Depois, depende de caso para caso. É preciso perceber se existe alguma patologia associada, como depressão ou dores físicas. Só em último caso, e sempre dependendo da situação em concreto, se recorre a medicação.

“Isto implica uma mudança no estilo de vida. Uma pessoa infetada ou a recuperar de covid-19 trata-se da mesma forma que outras. Devemos fazer tudo o que nos faz bem: sair à rua, ter hobbies, fazer exercício de manhã, ter uma alimentação saudável”, sublinha, acrescentando que, “quem tem atitudes positivas está melhor”.

Já Ana Rita Peralta defende uma abordagem comportamental, mas admite que pode haver casos mais graves, com envolvimento de outros sistemas: "O que se vê mais são insónias e quadros de fadiga, e muitas pessoas atribuem isso à infeção".

Em todo o caso, notam os especialistas Anselmo Pinto e Tiago Sá, a automedicação nunca será uma solução.

Como pode o sono ajudar ou prejudicar a infeção?

Não só em relação à covid-19, mas a todos os vírus e mesmo outras doenças, não existem dúvidas: um sono de qualidade ajuda a combater doenças. No caso da covid-19 em concreto, isso pode acontecer de variadas formas. Desde logo, melhores hábitos de sono reforçam o sistema imunitário, o que vai deixar o corpo mais bem preparado para reagir à infeção. Além disso, está também provado que uma boa noite de sono no dia antes e no dia da vacinação contribui para um aumento dos anticorpos.

Mas não é só isso: “"Não é por acaso que quando estamos doentes temos vontade de estar na cama", nota Tiago Sá, pneumologista que é diretor clínico da Sleep Lab.
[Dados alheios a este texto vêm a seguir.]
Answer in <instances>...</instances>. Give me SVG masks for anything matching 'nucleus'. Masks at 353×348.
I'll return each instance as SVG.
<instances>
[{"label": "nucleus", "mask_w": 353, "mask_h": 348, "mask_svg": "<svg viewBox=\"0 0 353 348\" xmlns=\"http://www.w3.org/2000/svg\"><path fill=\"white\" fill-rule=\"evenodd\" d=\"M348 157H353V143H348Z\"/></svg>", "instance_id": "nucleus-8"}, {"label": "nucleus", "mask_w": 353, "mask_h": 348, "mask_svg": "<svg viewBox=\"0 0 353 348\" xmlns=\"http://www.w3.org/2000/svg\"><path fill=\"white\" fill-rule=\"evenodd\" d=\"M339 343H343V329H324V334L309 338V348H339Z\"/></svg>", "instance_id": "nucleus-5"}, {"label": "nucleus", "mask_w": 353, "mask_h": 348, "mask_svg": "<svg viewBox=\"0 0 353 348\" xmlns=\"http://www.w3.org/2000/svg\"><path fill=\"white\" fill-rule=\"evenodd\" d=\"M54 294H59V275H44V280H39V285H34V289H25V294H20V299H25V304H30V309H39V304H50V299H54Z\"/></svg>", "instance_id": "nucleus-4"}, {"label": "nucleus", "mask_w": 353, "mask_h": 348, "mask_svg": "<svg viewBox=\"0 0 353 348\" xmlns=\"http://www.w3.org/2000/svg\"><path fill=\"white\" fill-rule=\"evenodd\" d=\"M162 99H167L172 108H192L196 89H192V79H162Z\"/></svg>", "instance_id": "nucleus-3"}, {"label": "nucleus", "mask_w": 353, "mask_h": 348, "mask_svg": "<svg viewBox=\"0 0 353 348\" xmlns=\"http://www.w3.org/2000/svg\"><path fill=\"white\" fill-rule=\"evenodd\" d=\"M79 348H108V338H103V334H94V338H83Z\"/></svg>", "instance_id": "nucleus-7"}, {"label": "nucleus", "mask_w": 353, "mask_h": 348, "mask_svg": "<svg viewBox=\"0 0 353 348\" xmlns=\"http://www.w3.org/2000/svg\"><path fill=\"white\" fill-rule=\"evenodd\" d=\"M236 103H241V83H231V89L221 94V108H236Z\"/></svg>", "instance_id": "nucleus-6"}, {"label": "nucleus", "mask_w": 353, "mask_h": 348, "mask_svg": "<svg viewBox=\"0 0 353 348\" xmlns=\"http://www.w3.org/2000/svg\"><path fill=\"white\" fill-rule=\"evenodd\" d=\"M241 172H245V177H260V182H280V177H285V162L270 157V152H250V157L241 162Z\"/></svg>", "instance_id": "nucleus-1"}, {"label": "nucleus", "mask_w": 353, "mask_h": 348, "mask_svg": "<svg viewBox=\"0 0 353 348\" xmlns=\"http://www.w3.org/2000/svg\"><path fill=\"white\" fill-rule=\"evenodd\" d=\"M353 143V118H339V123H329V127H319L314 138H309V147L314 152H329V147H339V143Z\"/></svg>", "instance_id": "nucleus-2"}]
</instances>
Segundo Anselmo Pinto, quando se dorme menos de cinco horas ou mais de nove horas de forma regular, existe uma afetação na parte imunológica: “O sono é importantíssimo para a reconstrução física e mental. O sono é importante para reparar os danos físicos, para libertar substâncias que nos vão defender, que nos vão fazer trabalhar de uma determinada maneira”, sublinha, referindo que, como a covid-19, também doenças como o cancro ou condições como o colesterol elevado podem desenvolver-se mais facilmente com a privação de sono.

Na prática, diz o especialista, “se não está a dormir e tem o vírus é pior para a sua defesa", até porque o sono é necessário para restabelecer funcionalidades no cérebro que vão ordenar ao corpo que se defenda.

A neurologista Ana Rita Peralta lembra que "dormir bem tem muito impacto na resposta imunitária", uma vez que o sono ajuda a que a pessoa esteja em melhores condições para suportar a infeção e o período de recuperação.

De resto, Tiago Sá lembra que os vírus respiratórios são, genericamente, mais fáceis de contrair por pessoas com maior privação de sono.

"É natural que alguém com menor período de sono tenha uma maior probabilidade de fica infetado com covid-19, embora não esteja estudado e comprovado", diz, baseando-se na relação verificada com outros vírus.